* **PROBLEM**
Look through the data below. Pick out the lines holding the string "United".

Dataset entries
↓
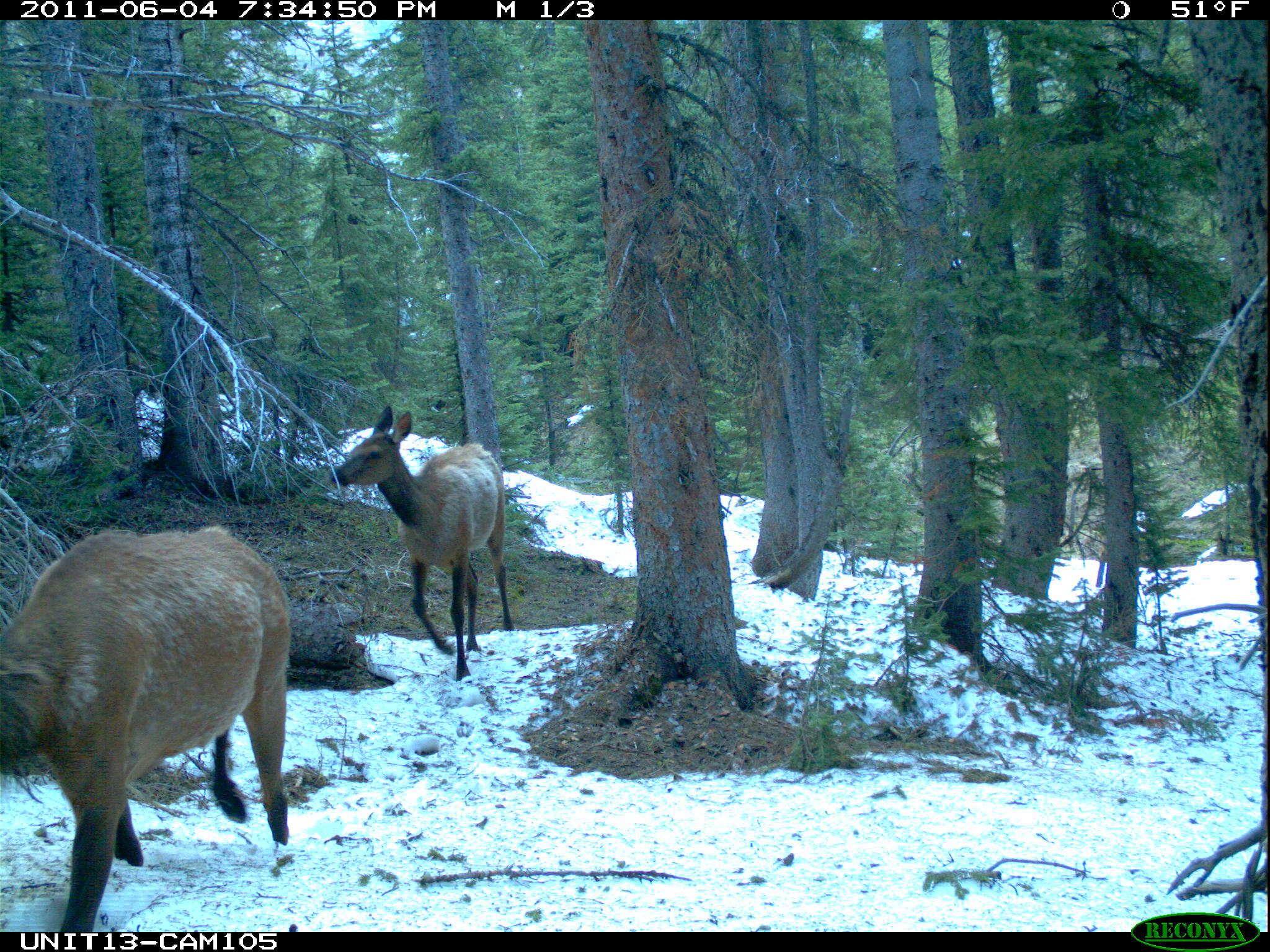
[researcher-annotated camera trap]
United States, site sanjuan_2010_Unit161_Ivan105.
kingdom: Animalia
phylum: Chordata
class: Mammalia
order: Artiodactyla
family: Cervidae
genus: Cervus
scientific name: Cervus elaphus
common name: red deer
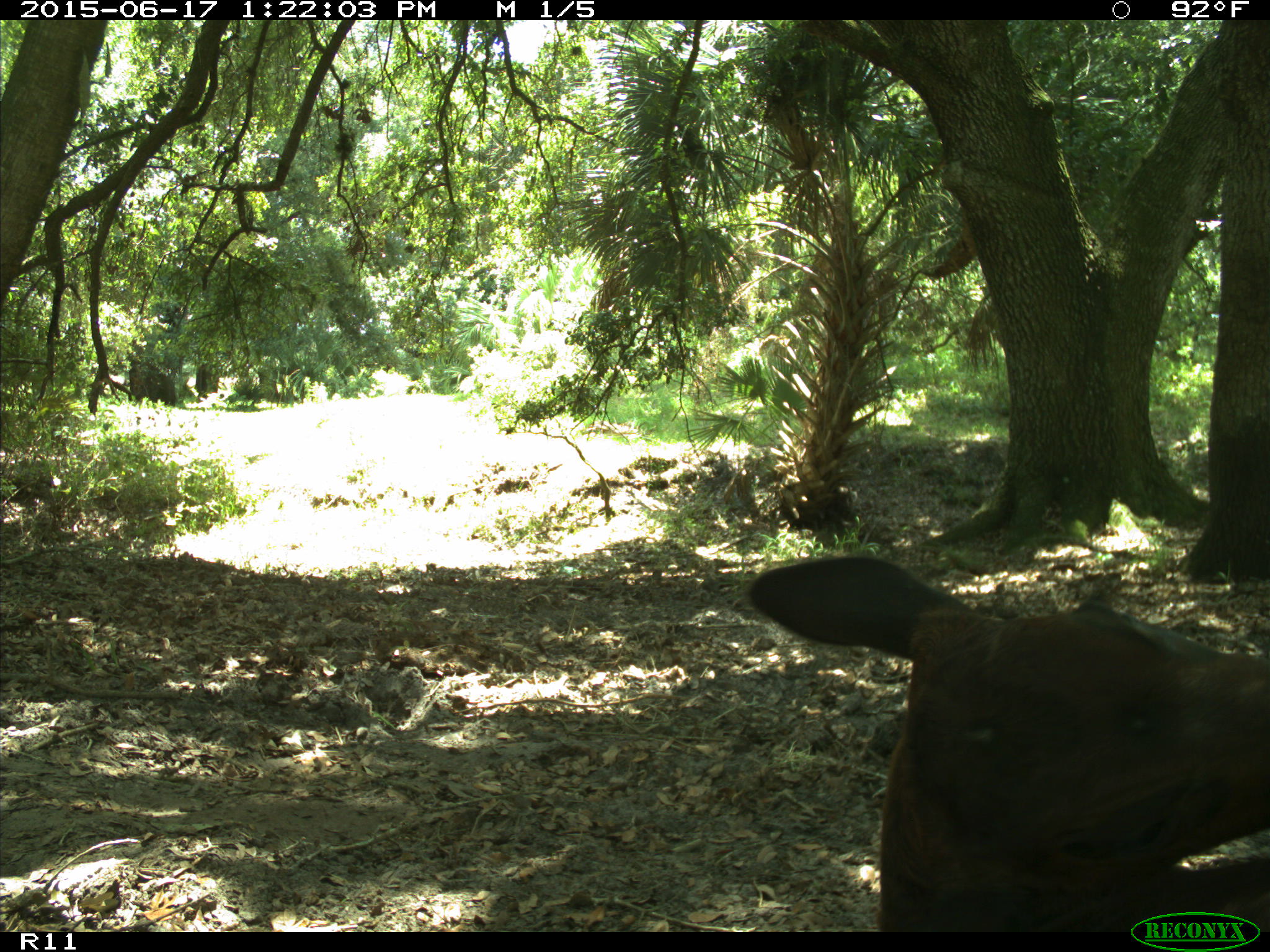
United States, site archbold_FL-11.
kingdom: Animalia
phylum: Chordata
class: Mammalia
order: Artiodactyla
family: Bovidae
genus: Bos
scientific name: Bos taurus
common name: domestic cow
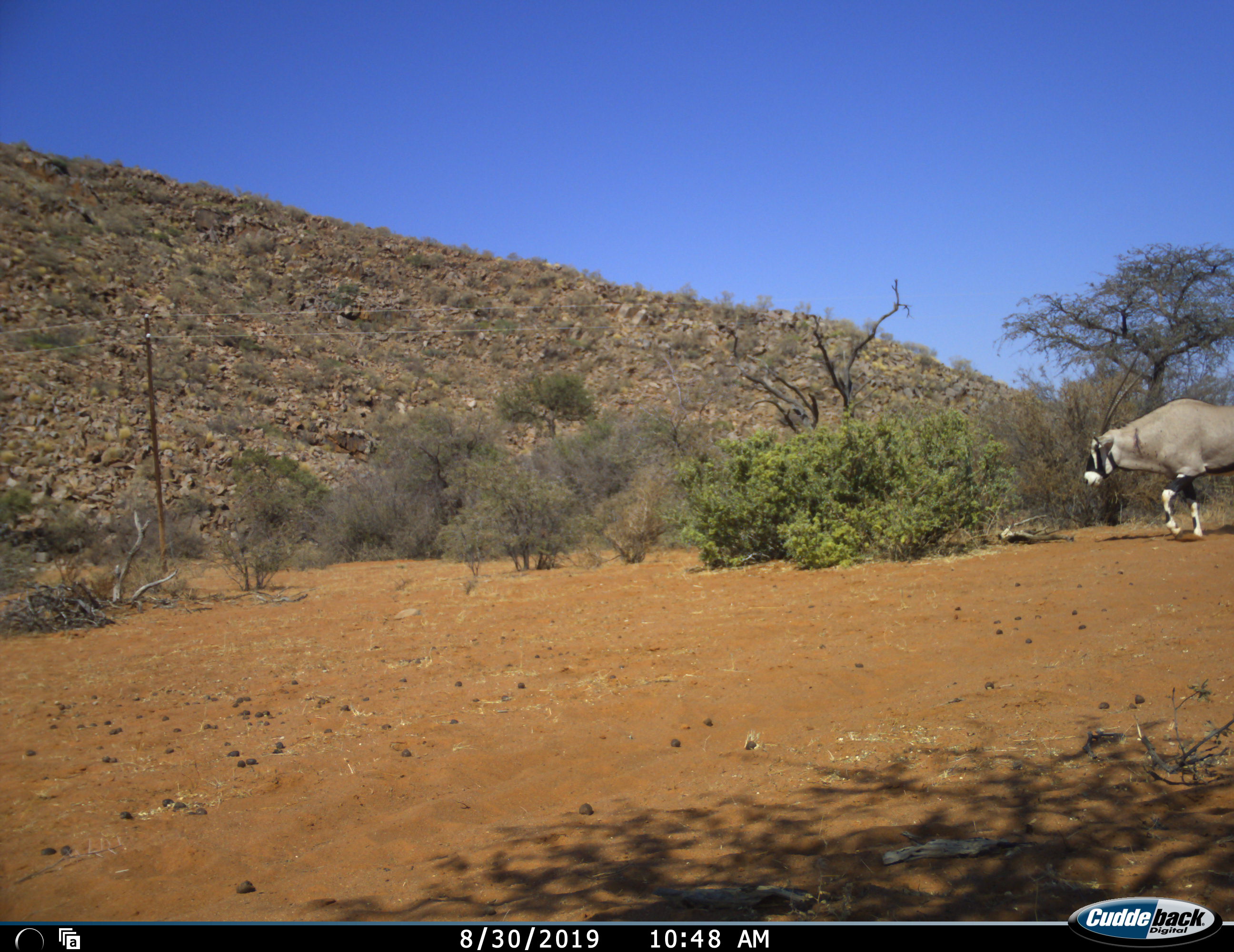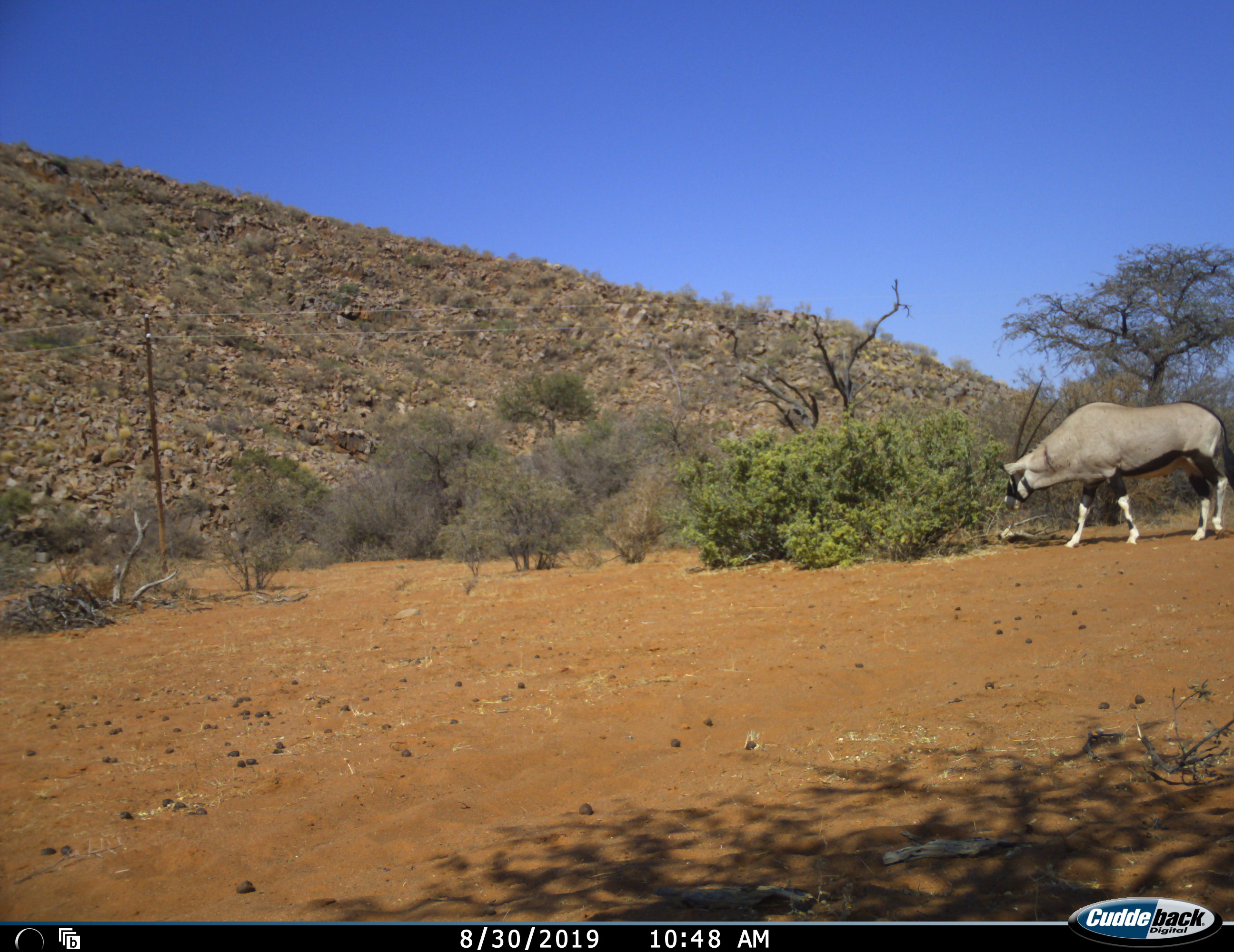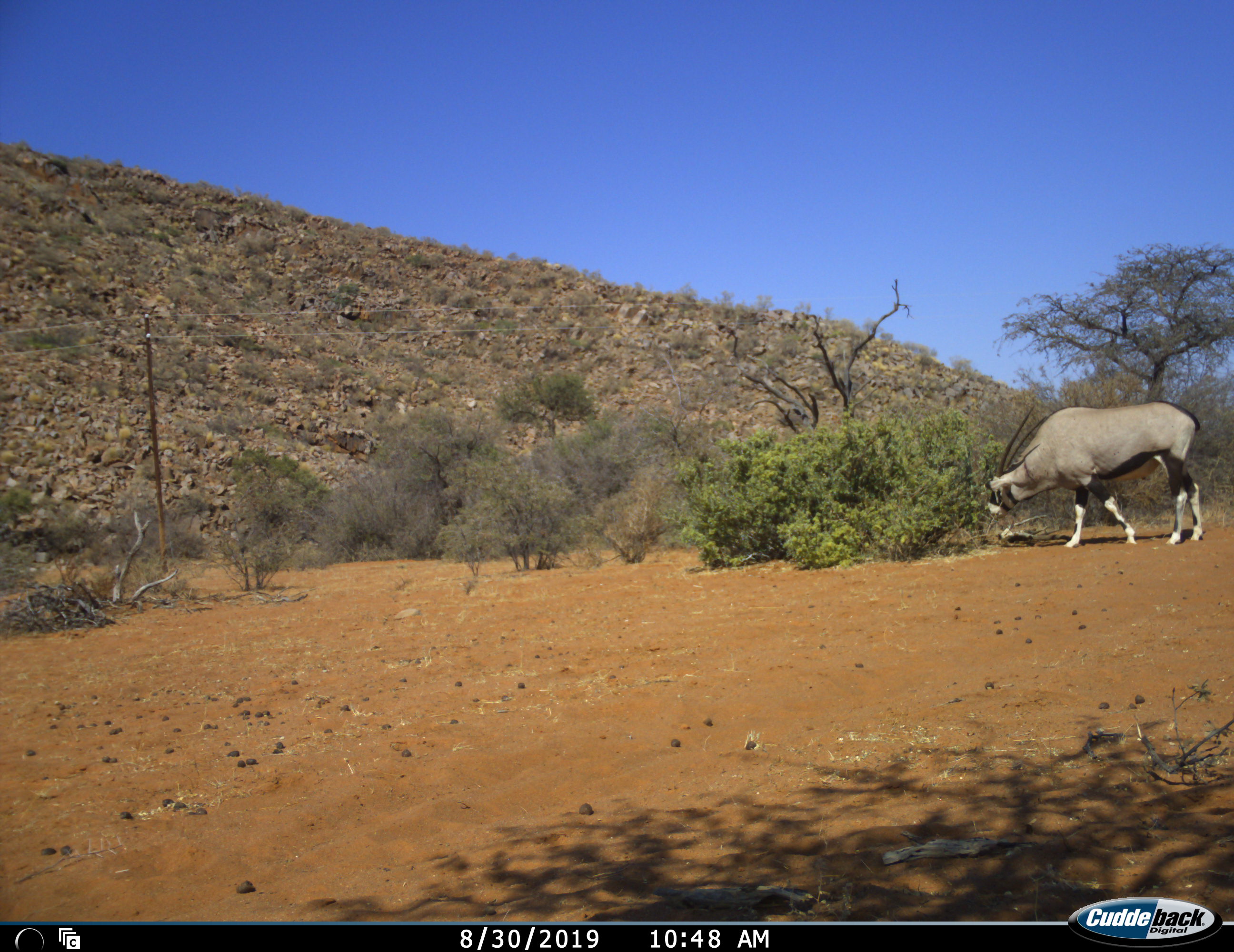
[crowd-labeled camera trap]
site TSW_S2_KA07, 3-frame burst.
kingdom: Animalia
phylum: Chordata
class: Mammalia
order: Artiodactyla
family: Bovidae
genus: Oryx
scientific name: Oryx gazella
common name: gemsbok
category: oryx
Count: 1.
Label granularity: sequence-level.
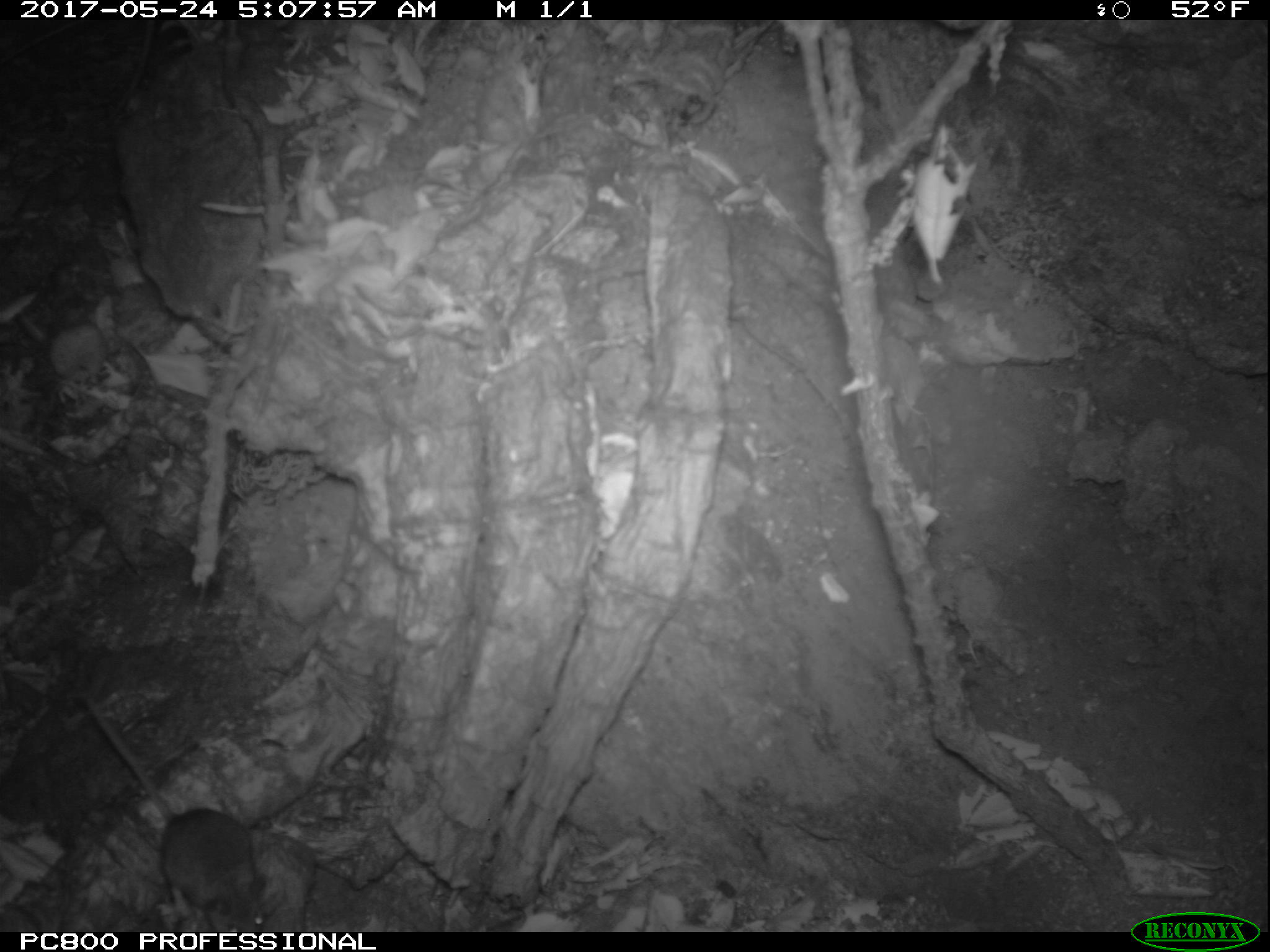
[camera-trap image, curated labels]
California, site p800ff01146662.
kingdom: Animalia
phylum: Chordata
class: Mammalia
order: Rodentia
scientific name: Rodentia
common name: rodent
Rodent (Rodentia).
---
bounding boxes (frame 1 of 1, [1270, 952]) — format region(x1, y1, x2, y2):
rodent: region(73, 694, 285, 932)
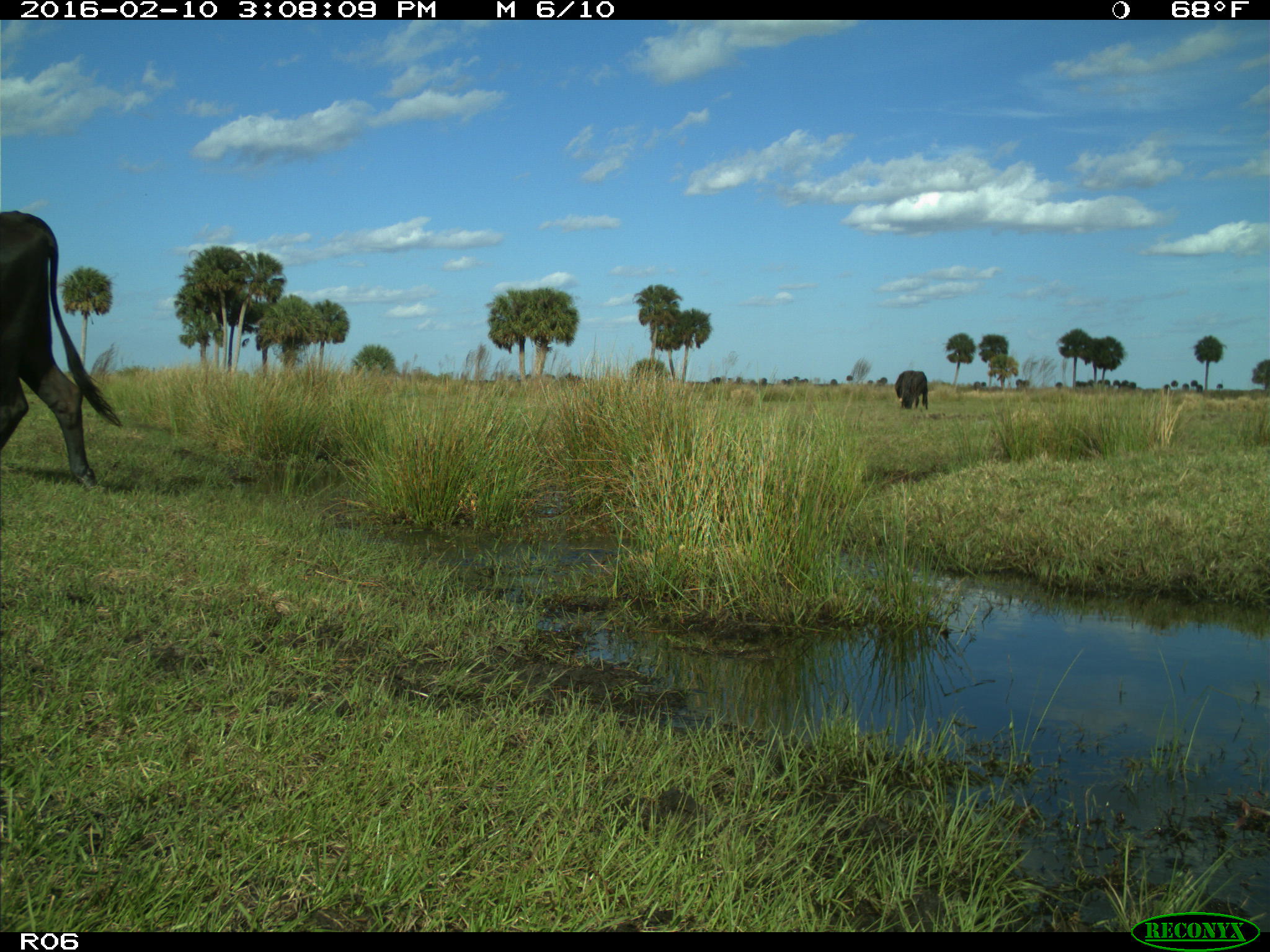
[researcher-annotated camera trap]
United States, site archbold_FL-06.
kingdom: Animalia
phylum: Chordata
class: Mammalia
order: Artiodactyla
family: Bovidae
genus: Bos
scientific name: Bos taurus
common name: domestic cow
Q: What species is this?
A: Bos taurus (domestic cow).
↑
* **PROBLEM SOLUTION**
United States, site sanjuan_2010_Unit161_Ivan105.
United States, site archbold_FL-11.
United States, site archbold_FL-06.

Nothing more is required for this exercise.